Chef Rubio a processo per il post su Parenzo, il giornalista sentito in aula: “Escalation contro di me”

Roma, 21 ottobre 2025 – Chef Rubio finisce a processo a Roma con l’accusa di diffamazione aggravata dall’attribuzione di un fatto determinato, dell’offesa recata col mezzo di un social network di ampia diffusione e della finalità di discriminazione o odio razziale e religioso. A trascinare davanti al giudice il popolare Chef Rubio, ex rugbista, nome d’arte di Gabriele Rubini, è il giornalista David Parenzo, che si è costituito parte civile nel procedimento.

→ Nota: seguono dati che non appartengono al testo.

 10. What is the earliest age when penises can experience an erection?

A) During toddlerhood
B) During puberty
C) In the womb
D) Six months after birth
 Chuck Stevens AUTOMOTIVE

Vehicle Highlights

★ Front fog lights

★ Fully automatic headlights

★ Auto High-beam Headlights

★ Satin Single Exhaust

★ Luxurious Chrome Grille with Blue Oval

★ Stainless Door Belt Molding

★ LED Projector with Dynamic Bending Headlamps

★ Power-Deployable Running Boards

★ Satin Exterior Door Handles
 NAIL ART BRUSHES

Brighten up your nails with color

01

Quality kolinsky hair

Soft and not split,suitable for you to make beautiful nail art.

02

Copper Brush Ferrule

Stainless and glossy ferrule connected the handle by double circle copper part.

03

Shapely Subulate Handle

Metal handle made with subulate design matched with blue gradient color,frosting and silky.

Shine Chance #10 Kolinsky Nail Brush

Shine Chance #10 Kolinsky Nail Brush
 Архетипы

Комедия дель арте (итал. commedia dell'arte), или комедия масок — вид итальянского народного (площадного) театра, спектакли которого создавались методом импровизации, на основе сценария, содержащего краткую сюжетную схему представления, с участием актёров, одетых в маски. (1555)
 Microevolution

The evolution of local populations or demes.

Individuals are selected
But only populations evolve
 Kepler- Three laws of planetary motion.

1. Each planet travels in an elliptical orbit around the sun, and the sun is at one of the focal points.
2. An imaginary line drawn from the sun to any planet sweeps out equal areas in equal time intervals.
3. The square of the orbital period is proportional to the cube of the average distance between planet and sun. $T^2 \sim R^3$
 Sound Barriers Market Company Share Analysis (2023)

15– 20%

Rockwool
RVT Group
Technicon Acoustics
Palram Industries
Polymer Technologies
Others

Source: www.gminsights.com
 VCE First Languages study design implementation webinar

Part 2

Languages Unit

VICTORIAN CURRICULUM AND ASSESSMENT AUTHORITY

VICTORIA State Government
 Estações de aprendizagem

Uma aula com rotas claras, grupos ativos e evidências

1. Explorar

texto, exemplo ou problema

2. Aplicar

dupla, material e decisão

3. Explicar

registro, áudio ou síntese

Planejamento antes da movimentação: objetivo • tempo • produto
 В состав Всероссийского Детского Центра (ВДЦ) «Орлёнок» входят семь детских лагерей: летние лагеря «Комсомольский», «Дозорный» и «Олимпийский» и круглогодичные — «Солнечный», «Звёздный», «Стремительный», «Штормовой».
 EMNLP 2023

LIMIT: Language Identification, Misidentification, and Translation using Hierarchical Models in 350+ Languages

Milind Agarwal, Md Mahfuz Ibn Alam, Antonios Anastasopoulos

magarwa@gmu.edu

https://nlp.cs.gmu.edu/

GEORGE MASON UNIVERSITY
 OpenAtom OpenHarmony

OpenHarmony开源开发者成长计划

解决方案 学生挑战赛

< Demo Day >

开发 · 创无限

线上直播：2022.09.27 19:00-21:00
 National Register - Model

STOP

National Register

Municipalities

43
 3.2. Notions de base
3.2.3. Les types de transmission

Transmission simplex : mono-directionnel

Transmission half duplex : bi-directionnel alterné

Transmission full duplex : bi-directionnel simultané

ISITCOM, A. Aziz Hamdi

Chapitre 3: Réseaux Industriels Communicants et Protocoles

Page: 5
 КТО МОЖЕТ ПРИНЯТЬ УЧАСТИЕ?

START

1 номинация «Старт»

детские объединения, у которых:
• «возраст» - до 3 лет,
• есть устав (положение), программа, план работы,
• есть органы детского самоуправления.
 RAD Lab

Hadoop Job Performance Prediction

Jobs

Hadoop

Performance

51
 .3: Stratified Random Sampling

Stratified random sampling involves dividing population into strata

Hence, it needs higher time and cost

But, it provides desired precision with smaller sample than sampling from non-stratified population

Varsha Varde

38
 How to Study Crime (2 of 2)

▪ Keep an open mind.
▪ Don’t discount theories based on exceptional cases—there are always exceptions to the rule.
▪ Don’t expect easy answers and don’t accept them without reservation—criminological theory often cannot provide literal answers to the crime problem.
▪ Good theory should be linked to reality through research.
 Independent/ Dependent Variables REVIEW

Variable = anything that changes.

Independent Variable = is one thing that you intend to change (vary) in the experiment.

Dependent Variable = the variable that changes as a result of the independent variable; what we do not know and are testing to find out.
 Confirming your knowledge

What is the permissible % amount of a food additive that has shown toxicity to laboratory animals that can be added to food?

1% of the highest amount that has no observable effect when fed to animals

Tutto nasce da un tweet di Rubini dopo la strage del 7 ottobre del 2023 in Israele. 

Nel post, pubblicato sui social il 12 ottobre, secondo quanto si legge nel capo di imputazione, “offendeva la reputazione di Parenzo scrivendo, nel rivolgersi al medesimo in risposta ad un suo post sul conflitto israelo-palestinese: ‘Il miracolato #Parenzo suprematista odiatore antimusulmano, antiarabo e antisemita (i palestinesi sono semiti, lui e i sionisti no), continua a diffondere menzogne per disumanizzare i palestinesi e giustificare il genocidio. Noi confermiamo che sostieni il terrorismo ebraico…’”. Nel post Rubini allega un articolo che era stato pubblicato da Parenzo e in cui il giornalista faceva riferimento a bambini decapitati durante l’attacco di Hamas.

Nell‘udienza di oggi davanti alla decima sezione collegiale il giornalista Parenzo è stato ascoltato come testimone: “Il post di Rubini mi fu segnalato. Lui già aveva fatto il mio nome anche in altri post, ma dopo il 7 ottobre c’è stata una escalation e a un certo punto ho smesso di ‘seguirlo’ sui social. Nel post, oltre alla definizione di suprematista e anti-arabo, vengo ‘accusato’, per il solo fatto di essere ebreo, di aver sostenuto il terrorismo ebraico e di scrivere fake news”, ha detto Parenzo davanti ai giudici.